The number of students in Class B and Class C is less than that in Class A and Class D 1 ... that is, the number of Class A and Class B is-1= the number of Class B and Class C.
So 265- 1=264=3 times the number of people in Class B and Class C.

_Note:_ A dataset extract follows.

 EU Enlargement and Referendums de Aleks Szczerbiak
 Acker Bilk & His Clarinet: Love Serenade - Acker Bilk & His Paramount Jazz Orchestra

Number of categories b and c:
( 13 1+ 134- 1)÷3
=264÷3
=88 people
Number of Class Two of Party A and Party D:
88+ 1=89 people
Class 4 * * * has: 88+89= 177 people.
2, this question is relatively simple, first ask how much each bottle is refunded, and then ask how much a * * * is refunded?
3, 30+32+22=84 kg
84 kg = (A+B+C) ×2
So A+B+C = 84 ÷ 2 = 42kg.
Answer: 42-30 = 12kg.
B: 42-22 = 20kg。
C: 30-20= 10 kg.
4. Sum and difference problem
Sum =875, difference: one is more than two by 250, two is more than three 125, and one is more than two by 250+ 125=375.
Large number (first place) = (sum+difference) ÷3
=(875+250+375)÷3
= 1500÷3
=500 yuan
Second place: 500-250=250 (yuan)
Third place: 250- 125= 125 (yuan).
5, and double the problem.
Sum (of dividend and divisor) =43- quotient-remainder
=43-3-4
In order to make the dividend exactly three times the divisor and subtract the remainder 4,
Sum =43-3-4-4=32, multiple =3.
Decimal (divisor) = and ÷ (multiple+1)
=32÷(3+ 1)
=8
Dividend =8×3+4=28
6. The problem of differences.
Poor: The ice is 24x 2 = 48 = 48 yuan. After the jade gives ice to 30 yuan, the ice is 48+30 = 78 yuan, and the ice is three times that of jade.
Therefore, the existing money of Emerald =78÷(3- 1)=39 (yuan).
Yuyuan Garden is rich =39+30=69 (yuan)
Ice money =69+48= 1 17 (yuan).
7. It's also relatively simple. Move the decimal point to the left by 1 bit, which means reducing it by 10 times. (poor times).
8. Problems of different times.
It is the same. After A gives 30 yuan to B, A is 30× 2 less than B = 60 yuan. At this time, A is 1/5 of B, that is, B is five times that of A. ..
A How much money is there first?
A (decimal) = difference present (multiple-1)
=30×2÷(5- 1)
=60÷4
= 15 (yuan)
The original value of Party A and Party B is 15+30=45 yuan.